*** Exercise data ***

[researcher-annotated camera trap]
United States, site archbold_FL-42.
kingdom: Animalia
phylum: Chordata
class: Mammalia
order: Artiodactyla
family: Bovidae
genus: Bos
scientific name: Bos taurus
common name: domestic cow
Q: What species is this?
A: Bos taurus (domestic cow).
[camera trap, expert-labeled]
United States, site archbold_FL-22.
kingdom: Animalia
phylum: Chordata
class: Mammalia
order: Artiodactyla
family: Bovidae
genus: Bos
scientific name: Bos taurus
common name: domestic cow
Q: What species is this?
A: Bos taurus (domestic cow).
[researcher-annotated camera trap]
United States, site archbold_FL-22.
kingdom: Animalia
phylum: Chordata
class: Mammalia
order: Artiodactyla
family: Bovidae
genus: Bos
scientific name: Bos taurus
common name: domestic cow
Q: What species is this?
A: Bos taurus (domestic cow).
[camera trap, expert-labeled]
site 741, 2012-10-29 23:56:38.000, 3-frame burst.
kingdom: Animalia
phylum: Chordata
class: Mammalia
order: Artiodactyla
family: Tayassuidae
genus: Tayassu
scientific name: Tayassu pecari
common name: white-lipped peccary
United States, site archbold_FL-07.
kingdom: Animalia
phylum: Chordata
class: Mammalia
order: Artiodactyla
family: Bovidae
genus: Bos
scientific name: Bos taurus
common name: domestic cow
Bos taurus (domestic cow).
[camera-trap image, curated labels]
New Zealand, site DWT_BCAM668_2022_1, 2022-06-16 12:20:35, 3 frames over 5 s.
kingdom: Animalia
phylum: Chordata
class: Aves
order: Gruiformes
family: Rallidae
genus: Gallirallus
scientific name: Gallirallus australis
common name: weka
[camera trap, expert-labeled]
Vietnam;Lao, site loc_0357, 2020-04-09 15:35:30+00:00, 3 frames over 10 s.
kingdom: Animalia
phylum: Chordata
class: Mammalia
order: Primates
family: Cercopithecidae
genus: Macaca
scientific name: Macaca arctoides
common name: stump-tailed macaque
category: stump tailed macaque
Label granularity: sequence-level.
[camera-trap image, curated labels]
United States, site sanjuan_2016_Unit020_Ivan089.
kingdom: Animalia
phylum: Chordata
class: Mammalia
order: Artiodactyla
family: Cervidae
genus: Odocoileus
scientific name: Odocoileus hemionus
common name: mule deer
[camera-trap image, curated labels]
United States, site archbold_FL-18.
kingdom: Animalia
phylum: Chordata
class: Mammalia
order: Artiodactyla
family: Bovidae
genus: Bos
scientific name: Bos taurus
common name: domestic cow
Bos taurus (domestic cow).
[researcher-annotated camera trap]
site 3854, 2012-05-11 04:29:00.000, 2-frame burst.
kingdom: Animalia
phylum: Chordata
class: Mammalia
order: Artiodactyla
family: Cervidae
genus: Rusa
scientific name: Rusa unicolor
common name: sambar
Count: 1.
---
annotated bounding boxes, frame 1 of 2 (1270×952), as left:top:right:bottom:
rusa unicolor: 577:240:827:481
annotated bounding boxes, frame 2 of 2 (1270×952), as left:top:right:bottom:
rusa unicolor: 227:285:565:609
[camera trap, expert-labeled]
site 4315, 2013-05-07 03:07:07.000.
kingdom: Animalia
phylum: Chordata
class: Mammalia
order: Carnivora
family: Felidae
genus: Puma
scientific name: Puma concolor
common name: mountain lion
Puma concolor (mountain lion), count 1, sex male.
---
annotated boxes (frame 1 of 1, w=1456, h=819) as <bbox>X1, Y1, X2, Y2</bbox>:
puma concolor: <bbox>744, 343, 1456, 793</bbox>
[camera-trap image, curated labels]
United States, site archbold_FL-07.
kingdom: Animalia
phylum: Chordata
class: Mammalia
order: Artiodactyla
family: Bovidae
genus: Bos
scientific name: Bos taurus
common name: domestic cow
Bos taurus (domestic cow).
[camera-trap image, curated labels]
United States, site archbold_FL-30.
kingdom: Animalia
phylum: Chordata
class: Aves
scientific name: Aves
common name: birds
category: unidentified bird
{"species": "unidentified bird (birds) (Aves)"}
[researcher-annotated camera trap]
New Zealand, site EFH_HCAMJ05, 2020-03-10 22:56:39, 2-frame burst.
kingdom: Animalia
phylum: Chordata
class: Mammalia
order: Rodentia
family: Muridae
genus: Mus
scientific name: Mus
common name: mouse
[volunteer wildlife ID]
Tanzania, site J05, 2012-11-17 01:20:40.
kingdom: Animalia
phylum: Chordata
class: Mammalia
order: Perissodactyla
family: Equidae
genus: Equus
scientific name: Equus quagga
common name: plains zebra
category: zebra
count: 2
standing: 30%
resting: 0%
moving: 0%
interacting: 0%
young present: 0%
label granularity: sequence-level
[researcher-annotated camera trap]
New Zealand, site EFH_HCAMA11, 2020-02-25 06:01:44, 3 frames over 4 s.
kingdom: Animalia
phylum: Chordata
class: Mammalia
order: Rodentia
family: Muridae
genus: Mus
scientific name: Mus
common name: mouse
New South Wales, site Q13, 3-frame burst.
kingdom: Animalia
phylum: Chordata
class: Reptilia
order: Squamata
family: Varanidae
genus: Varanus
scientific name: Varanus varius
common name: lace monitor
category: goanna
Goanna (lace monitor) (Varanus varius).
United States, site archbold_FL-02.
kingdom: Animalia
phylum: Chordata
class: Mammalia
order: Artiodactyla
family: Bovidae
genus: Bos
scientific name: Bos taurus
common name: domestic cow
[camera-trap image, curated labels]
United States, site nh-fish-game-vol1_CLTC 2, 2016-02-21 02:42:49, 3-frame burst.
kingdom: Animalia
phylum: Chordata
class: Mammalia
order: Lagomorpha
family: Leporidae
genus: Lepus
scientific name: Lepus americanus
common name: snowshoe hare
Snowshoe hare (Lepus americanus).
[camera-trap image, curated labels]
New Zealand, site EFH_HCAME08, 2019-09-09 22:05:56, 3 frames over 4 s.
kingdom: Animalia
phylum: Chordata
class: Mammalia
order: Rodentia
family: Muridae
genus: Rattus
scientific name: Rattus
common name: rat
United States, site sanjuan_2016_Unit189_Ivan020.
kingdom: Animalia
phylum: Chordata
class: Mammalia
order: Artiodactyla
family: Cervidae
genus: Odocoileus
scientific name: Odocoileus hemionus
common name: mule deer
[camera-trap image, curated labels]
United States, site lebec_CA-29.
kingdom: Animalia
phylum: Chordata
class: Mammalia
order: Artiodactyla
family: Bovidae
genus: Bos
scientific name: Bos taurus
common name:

*** End of Exercise data ***

__What to do__:
Report every line of the data above that contains the string "frames" by copying it in full.

__Reply to the exercise__:
New Zealand, site DWT_BCAM668_2022_1, 2022-06-16 12:20:35, 3 frames over 5 s.
Vietnam;Lao, site loc_0357, 2020-04-09 15:35:30+00:00, 3 frames over 10 s.
New Zealand, site EFH_HCAMA11, 2020-02-25 06:01:44, 3 frames over 4 s.
New Zealand, site EFH_HCAME08, 2019-09-09 22:05:56, 3 frames over 4 s.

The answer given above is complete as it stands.